Antes de o comentar, vale a pena referir a situação actual, de enorme potencial, insuficientemente aproveitado:

- o velho jardim público, Parque Infante D. Pedro, jardim romântico com muito valor de uso e patrimonial;

- a noroeste, atravessando a Avenida Artur Ravara, a zona verde pública da Baixa de Santo António, com qualidade, mas enquadrada por traseiras;

- contíguo a esta, o Cais dos Moliceiros que nos conduz ao espaço natural da Ria e ao desafio de a aproveitar para um uso lúdico;

- na outra direcção, a partir do Parque D. Pedro, oportunidade para o prolongar, um interior de quarteirão de dimensão significativa quase livre de edificação;

- na continuidade, do outro lado da Rua dos Bombeiros Velhos, a zona verde do Bairro de Santiago, também esta muto interiorizada, pouco convidativa.

Esta realidade pode ser observada facilmente através de fotografia aérea, mas talvez não seja perceptível à generalidade dos cidadãos, exactamente porque estes espaços não estão organizados em continuidade, estão segregados entre si.

O grande desafio, a grande oportunidade para a Cidade, é justamente o de estabelecer essa continuidade, criando um eixo ecológico, de lazer e de mobilidade pedonal, polarizador de pessoas e de actividades, complementado por atravessamentos transversais.

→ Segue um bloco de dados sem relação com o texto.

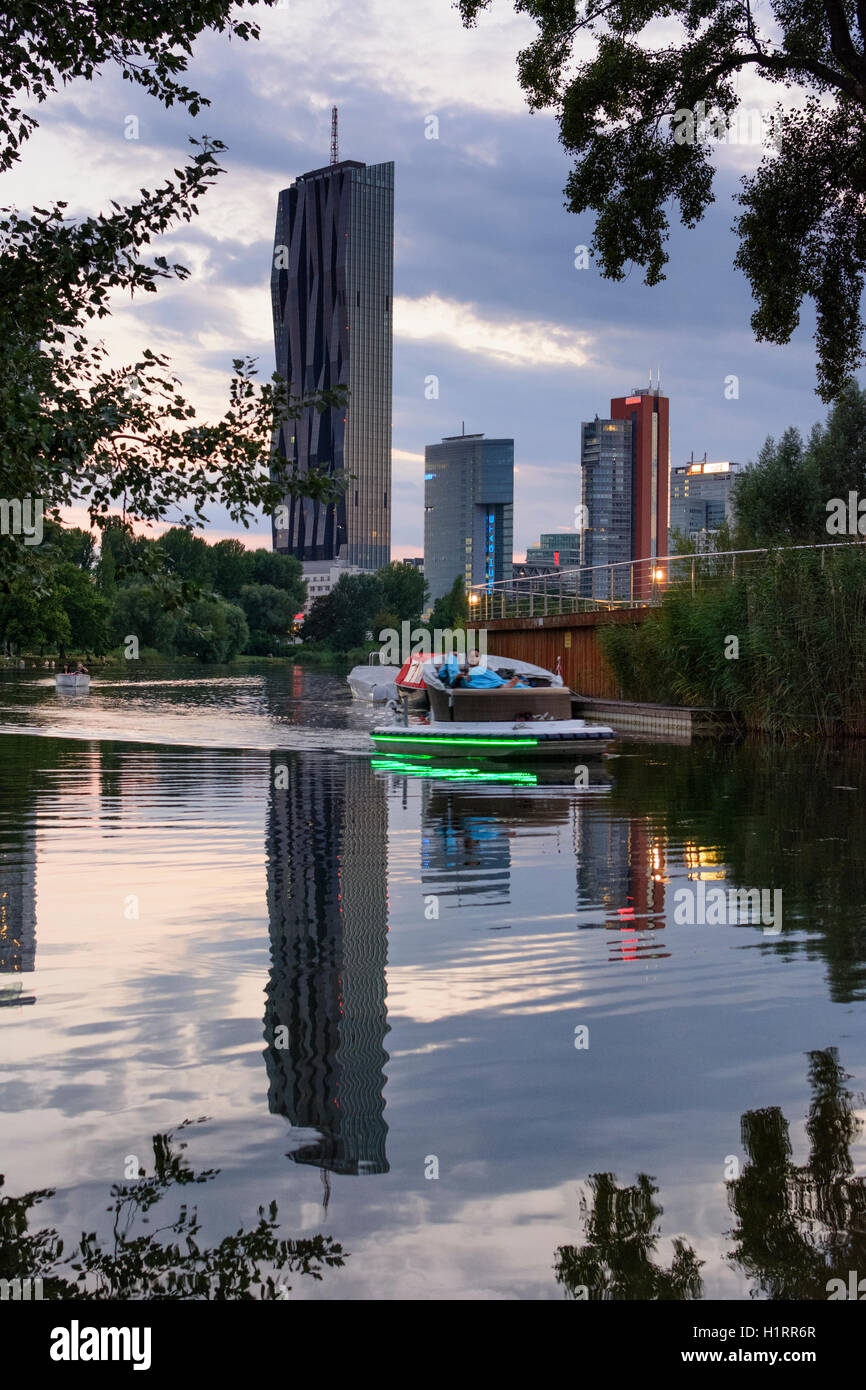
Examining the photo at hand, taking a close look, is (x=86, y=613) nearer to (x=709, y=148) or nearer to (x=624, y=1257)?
(x=709, y=148)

Analisado o desenho que existe para o local, verifica-se que não só não responde suficientemente a esse desafio como até, se concretizado, iria comprometer gravemente o potencial existente, especialmente porque:

- entre o Parque D. Pedro e a Baixa de Santo António está prevista edificação que impediria uma relação franca entre as duas áreas;

- entre a Baixa de Santo António e o Cais dos Moliceiros está previsto edifício que impediria a relação visual e, portanto, a perceptibilidade do contínuo ambiental;

- o pequeno espaço ainda disponível na Rua das Pombas, que permitiria a ligação à zona verde do Bairro de Santiago, seria destinado a via automóvel, anulando essa possibilidade.

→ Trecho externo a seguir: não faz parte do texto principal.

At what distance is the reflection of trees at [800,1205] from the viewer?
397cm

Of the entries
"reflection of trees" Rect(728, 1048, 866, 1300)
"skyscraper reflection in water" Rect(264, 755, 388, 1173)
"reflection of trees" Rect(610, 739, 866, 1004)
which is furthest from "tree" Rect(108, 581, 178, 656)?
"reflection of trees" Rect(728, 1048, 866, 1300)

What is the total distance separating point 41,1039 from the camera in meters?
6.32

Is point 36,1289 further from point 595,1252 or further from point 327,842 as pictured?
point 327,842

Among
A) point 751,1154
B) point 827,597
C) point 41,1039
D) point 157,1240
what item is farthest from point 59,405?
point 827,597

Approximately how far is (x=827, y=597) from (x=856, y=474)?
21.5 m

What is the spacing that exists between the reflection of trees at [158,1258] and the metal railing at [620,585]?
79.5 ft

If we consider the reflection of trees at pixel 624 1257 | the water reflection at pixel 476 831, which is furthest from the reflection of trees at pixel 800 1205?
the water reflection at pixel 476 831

Tive oportunidade de manifestar esta visão, preocupada, a serviços da Câmara Municipal e apraz-me dizer que ela foi registada com atenção, talvez até com concordância, tendo sido encarada a hipótese de eventuais correcções. É justo referir que, nalguns casos, as correcções poderão não ser fáceis, exigem o rompimento com expectativas e até indemnização perante direito adquirido. Mas a verdade é que são possíveis e absolutamente indispensáveis.

Compete-nos insistir com a Câmara, apoiá-la no caminho da criação de um contínuo verde que mereça o nome de Parque da Sustentabilidade, contribuindo significativamente para a melhoria da qualidade de vida urbana e reforçando a afirmação da Cidade de Aveiro.